Era de temer que triunfara la mentira.
Durante tantos años, la mentira, convertida artificiosamente en verdad, dominó todos los escenarios, invadió todos los espacios, pretendió justificar lo injustificable y se constituyó en el discurso oficial.
En tales condiciones, era lógico que nos sumiéramos en el pesimismo. Y temíamos que ocurriera lo peor.
No sucedió. Ya los especialistas en temas electorales nos han explicado lo que afortunadamente ocurrió. Los factores que determinaron que uno de los candidatos casi triplicara sus votos, en tanto que el otro se estancara en el ritmo de crecimiento. Han analizado la votación por ciudades, por provincias, por regiones y nos han revelado las claves de las preferencias. Han hecho los cálculos sobre el traslado del voto de los candidatos descartados para la segunda vuelta a los candidatos finalistas; y cuál fue el efecto del voto nulo. Nos han esclarecido, en fin, los aciertos o los errores de las campañas que trascendieron decisivamente en el resultado final.
Podríamos decir que se ha analizado con inteligencia tanto el conjunto como los detalles de una realidad electoral compleja, como suelen ser estos procesos. Tales análisis deberán servir a los políticos que, en el futuro, quieran embarcarse en el albur de una candidatura.
Yo tengo una sola explicación de lo sucedido: se impuso la verdad. Esa verdad puesta a un lado, ignorada, silenciada, vilipendiada, ofendida, escondida, casi secreta, salió a las calles, se volcó a las urnas y decidió la elección.
Ese es el poder de la verdad. La verdad de un país, la verdad de la gente. Esa gente que, en la mañana del 12 de abril, se despertó con una sonrisa.
Reapareció el optimismo. Los temores, las dudas, las sombras habían desaparecido como por encanto. Y a pesar de las duras condiciones en que nos tiene la pandemia, de la crisis económica y del fantasma de la corrupción que sigue rondando en las dependencias públicas, empezó a respirarse un aire limpio. Fue un momento en que el Ecuador renovó su fe en el futuro.
Y por supuesto que la verdad no se construye ocultando los problemas debajo de la alfombra. Desconocer los problemas, negar su existencia o menospreciarlos es una estrategia de la mentira. Al contrario: a los problemas hay que ponerlos al frente, descubrirlos si están escondidos, e irlos resolviendo uno por uno.

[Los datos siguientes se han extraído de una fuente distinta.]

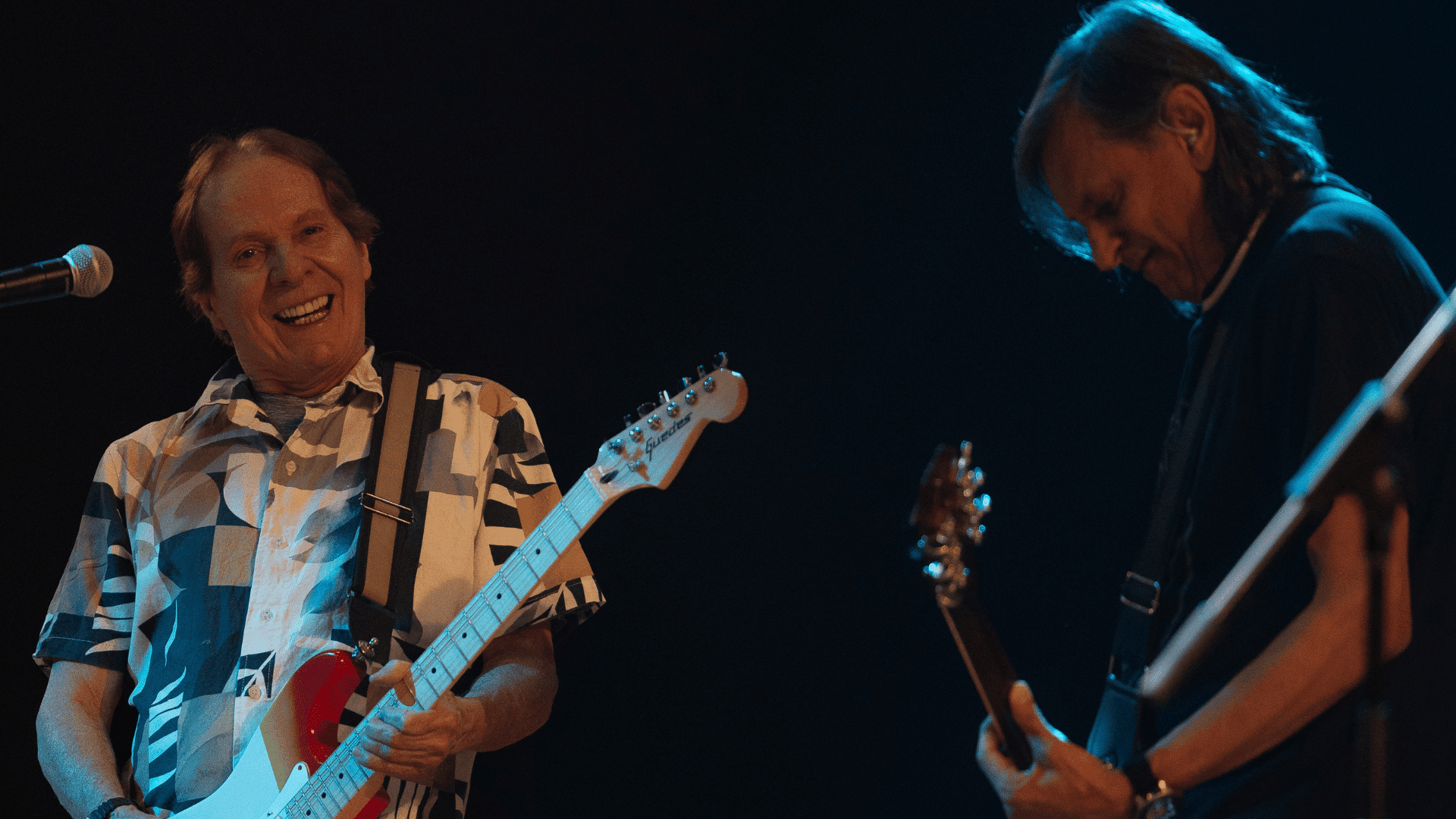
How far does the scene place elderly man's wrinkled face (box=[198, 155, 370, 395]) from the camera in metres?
2.34

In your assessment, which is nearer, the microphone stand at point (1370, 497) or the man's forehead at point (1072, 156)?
the microphone stand at point (1370, 497)

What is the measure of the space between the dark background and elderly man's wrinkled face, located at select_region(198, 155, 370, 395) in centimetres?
28

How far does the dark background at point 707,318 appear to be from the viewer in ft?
7.81

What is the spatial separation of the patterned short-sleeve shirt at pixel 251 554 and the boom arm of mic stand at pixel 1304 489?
1228 mm

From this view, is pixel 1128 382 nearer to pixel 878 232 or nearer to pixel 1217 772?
pixel 878 232

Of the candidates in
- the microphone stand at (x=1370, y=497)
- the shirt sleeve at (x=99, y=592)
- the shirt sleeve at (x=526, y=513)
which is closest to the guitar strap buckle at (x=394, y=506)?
the shirt sleeve at (x=526, y=513)

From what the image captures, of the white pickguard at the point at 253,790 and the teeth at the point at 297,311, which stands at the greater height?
the teeth at the point at 297,311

La tarea no es fácil, ya lo sabemos. Pero estoy seguro que la verdad ayudará al gobernante. A distinguir lo honesto de lo corrupto, lo justo de lo abusivo, lo democrático de lo autoritario, lo necesario de lo superfluo. Le dará esa dosis de prudencia, pero al mismo tiempo de audacia, que una sociedad requiere para caminar hacia adelante.
Y, por último, parafraseando a Nietzsche, podemos decirle al mentiroso: ya no me preocupa todo lo que mentiste; pero sí te advierto que nunca creeré en ti.